Information START

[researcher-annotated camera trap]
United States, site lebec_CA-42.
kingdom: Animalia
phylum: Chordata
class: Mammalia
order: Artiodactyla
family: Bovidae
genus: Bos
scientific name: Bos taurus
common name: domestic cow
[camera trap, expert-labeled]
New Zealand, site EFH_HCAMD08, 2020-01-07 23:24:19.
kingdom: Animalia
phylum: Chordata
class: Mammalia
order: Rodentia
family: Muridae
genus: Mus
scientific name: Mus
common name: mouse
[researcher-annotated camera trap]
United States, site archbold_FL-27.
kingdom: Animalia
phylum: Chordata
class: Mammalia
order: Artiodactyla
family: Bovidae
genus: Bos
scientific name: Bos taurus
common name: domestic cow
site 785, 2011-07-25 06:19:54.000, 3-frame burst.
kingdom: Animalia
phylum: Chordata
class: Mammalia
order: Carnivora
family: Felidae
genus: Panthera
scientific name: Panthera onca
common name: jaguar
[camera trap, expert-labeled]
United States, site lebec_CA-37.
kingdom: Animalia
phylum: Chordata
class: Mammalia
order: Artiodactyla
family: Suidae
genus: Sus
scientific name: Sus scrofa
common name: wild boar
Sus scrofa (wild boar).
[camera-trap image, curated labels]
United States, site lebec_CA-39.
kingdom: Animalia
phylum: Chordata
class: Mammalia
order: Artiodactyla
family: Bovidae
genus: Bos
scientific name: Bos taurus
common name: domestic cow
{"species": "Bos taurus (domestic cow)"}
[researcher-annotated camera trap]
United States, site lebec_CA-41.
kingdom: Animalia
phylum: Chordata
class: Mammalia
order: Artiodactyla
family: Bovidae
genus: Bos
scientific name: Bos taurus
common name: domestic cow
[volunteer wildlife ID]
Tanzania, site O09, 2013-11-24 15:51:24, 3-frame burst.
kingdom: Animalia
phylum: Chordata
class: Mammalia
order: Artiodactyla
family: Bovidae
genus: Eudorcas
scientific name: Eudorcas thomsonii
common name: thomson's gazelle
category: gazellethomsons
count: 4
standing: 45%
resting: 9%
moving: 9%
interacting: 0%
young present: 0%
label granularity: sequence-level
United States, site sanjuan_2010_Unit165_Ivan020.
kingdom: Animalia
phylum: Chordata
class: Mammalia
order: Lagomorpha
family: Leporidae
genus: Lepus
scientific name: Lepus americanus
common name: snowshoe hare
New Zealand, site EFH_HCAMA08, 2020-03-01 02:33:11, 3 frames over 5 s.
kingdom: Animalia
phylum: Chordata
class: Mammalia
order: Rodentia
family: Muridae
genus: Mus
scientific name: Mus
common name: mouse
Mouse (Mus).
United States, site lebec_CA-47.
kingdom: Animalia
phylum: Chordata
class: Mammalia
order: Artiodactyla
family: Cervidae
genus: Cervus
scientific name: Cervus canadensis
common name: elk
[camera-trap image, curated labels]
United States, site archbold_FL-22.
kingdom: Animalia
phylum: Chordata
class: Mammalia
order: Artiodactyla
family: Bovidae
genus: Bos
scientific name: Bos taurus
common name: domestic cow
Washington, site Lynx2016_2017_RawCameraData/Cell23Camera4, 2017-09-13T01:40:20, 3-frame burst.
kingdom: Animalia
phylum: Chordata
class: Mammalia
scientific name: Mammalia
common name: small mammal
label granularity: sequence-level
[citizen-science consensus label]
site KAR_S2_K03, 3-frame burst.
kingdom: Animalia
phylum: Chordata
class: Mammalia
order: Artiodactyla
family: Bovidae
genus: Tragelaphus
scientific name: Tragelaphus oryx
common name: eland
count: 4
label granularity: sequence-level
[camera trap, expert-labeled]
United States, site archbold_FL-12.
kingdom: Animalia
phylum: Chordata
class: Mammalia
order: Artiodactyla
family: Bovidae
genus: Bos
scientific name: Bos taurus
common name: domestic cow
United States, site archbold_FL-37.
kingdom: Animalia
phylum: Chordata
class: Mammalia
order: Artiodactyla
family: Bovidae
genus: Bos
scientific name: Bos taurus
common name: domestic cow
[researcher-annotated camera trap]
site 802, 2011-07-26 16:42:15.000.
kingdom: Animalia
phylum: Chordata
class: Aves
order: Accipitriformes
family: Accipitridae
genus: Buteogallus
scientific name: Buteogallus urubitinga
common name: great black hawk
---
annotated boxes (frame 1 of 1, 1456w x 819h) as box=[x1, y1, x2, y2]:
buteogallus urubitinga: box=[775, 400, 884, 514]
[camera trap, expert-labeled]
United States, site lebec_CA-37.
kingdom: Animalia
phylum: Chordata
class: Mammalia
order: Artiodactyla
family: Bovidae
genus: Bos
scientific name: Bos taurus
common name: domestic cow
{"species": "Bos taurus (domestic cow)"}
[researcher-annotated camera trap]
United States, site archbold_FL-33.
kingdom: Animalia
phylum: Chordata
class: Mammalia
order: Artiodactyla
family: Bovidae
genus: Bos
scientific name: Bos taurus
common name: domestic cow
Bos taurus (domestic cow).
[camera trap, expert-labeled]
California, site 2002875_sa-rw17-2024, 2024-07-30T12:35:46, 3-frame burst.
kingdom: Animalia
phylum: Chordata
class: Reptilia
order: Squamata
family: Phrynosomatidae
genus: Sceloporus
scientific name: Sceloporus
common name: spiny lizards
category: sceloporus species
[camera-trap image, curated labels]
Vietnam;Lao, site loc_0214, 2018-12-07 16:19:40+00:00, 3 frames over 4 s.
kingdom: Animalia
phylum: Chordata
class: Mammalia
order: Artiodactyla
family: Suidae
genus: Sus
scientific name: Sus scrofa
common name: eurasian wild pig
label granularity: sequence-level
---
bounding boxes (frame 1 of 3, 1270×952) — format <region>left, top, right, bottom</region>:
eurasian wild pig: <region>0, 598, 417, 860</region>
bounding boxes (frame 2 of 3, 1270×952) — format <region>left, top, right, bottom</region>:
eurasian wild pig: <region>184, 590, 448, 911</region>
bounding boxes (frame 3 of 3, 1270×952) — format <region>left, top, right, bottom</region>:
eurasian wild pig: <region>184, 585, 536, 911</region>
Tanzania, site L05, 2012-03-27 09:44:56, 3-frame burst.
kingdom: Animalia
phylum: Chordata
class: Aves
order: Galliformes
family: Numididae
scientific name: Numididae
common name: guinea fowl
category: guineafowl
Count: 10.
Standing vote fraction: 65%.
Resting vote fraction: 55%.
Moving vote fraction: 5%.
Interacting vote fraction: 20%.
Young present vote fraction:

Information END

• _Task requirements_: Copy each line of the entries that includes the word "frames".

• _Written response_:
New Zealand, site EFH_HCAMA08, 2020-03-01 02:33:11, 3 frames over 5 s.
Vietnam;Lao, site loc_0214, 2018-12-07 16:19:40+00:00, 3 frames over 4 s.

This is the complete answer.